日本人である私たちも、あれの味にはもう慣れたけれど、あれが、変なものだということは、忘れずにいたい。
アボカドは、植物の実だ。
植物の実は、動物に食べてもらって、種を拡散するためにある。
ところが、アボカドは、ヒト以外のほとんどの動物にとって、猛毒なのだそうだ。
あかんやん、と思うわけだけれど、むかし南米にいた巨大ナマケモノにとっては、アボカドは毒ではなく、食べてもらって、いい関係を築いていたらしい。
巨大ナマケモノは、体長5〜6メートル、体重3〜5トン。
人間が地球の支配種になるすこし前に栄えた動物で、とっくに滅びている。

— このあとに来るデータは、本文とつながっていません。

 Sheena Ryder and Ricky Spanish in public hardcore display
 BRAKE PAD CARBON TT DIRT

ヒトはいちおう時期がダブっている、というか、ヒトが巨大ナマケモノを狩でほろぼした。
アボカド的には、食べてくれる動物がリレーされて、ぎりぎりセーフであったらしい。
○
劇作家の別役実が、スパイは「神さまのおぼしめしにない」人間だと言っていた。
彼の戯曲「スパイものがたり」は、うわさのスパイが町にあらわれる話で、劇中曲として、小室等の歌った「雨が空から降れば」もあるので「神さまのおぼしめしにない」とは、きっと「町」に属さない人間の「さびしさ」について言ったのだろう。
しょうがない「雨が空から降れば」詞:別役実
雨の日はしょうがない
公園のベンチでひとり
おさかなをつれば
おさかなもまた
雨のなか
別役実は、スパイを「考えられ得る最も自由なたましひ」とも書いていて、そのとき「神さま」は、人のたましひを所属させるもの、たとえば町の総体として想定されている。

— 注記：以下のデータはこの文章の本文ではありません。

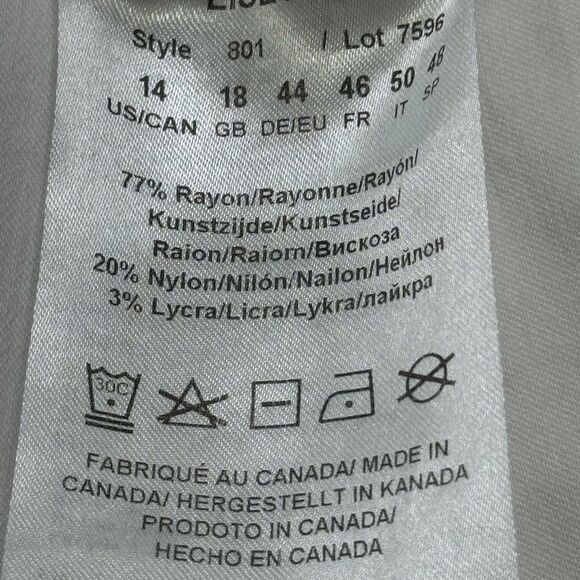 LISETTE L Solid Magical Lycra Ankle Pants. - Picture 4 of 6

そして劇作家は、なにものにも属さない「たましひ」に何かの望みを託している。
アボカドも、その「おぼしめしにない」何ものか、なのかもしれない。
○
ある大きな神社の宮司さんが、オーストラリア旅行をしたそうだ。
そして土産話として「あの土地の植物はねえ、あれは緑のウンコですよ」と言ったのだそうだ。
海を隔てて遠くにある大陸なので、遺伝的に系統のちがう、見慣れないすがたの植物が多いわけで、それを「緑のウンコ」と言ってしまうというのは、無邪気がすぎる。
それは「差別」に、まっすぐにつながる心性だけれど、神道の神さまに奉ずることが人生であったような人が、それを言うことは、理解できないことではない。
彼は、それを、見慣れない神さまが「ひり出した」何ものかだと感じた。
そして、別の神さまの存在を感じたとき、彼は、無意識にそれを下に位置づけて、見下してしまったのだ。
○
アボカドの、あのデカい種は、巨大ナマケモノが、丸ごと食べて肛門から出すのにちょうどいいサイズらしい。
人間は、アボカドを食べることはできるけれど、肛門から出すことができない。
だとすれば、それを創った神さまは、どう考えても巨大ナマケモノの神さまだろう。
アボカドのあるこの世界は、最適解が一通りではない、わりと自由なふざけた場としてある。
つまり、いろんな神さまがいるわけじゃん、という。
ざんねんな生きものの図鑑が子供に人気なのも、そういう希望が、そこに見えるからだろう。